Pais de Herus Guimarães Mendes da Conceição

A despedida ao jovem morto em festa junina, Herus Guimarães Mendes da Conceição, de 24 anos, foi marcada por emoção, revolta e apelos por justiça. O velório teve início às 11h deste domingo (8), no Cemitério São João Batista, em Botafogo, Zona Sul do Rio. Herus foi baleado na última sexta-feira (6) durante uma ação da Polícia Militar no Morro do Santo Amaro, no Catete.

De acordo com notícia de Rachel Siston e Marcela Ribeiro, com colaboração de Reginaldo Pimenta para o jornal O Dia, parentes e amigos do jovem compareceram ao velório com camisas do Flamengo, time do coração de Herus. Os pais da vítima, Monica Guimarães Mendes e Fernando Guimarães, levaram ao cemitério o crachá da imobiliária onde ele trabalhava como office-boy, uma foto tirada ao lado do filho pequeno e objetos que simbolizavam a rotina do rapaz.

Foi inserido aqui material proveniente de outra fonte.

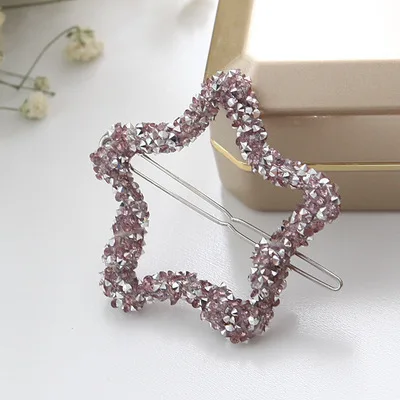 Barrettes Womens Barrettes Geometry Barrettes Simple Barrettes Fashion Barrettes Girls Barrettes Lovely Barrettes Metal Barrett - Цвет: Красный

Monica contou que, pouco antes dos tiros, havia uma oração sendo feita por uma quadrilha na festa. Herus, que estava com a família, teria saído para comprar um lanche em uma padaria próxima. Quando os disparos começaram, cerca de 30 pessoas correram para se abrigar em um pequeno apartamento da mãe de Monica, entre elas crianças gritando pelos pais.

Segundo o relato da mãe, uma amiga viu o momento em que Herus foi atingido por um tiro de fuzil na barriga e caiu próximo à padaria. Ela afirma que o jovem foi arrastado por policiais até uma escadaria, onde ficou caído enquanto os agentes impediam qualquer tentativa de socorro. “Não socorreram o meu filho, não deixaram socorrer o meu filho. Todo mundo gritava, querendo ajudar. Foi omissão de socorro. Foi assassinato”, desabafou Monica.

A vítima só foi retirada do local por moradores da comunidade, que se mobilizaram após perceberem que policiais se afastavam com a aproximação de pessoas filmando a cena. A família alega que a própria comunidade foi quem prestou socorro real, após perceber o descaso dos agentes.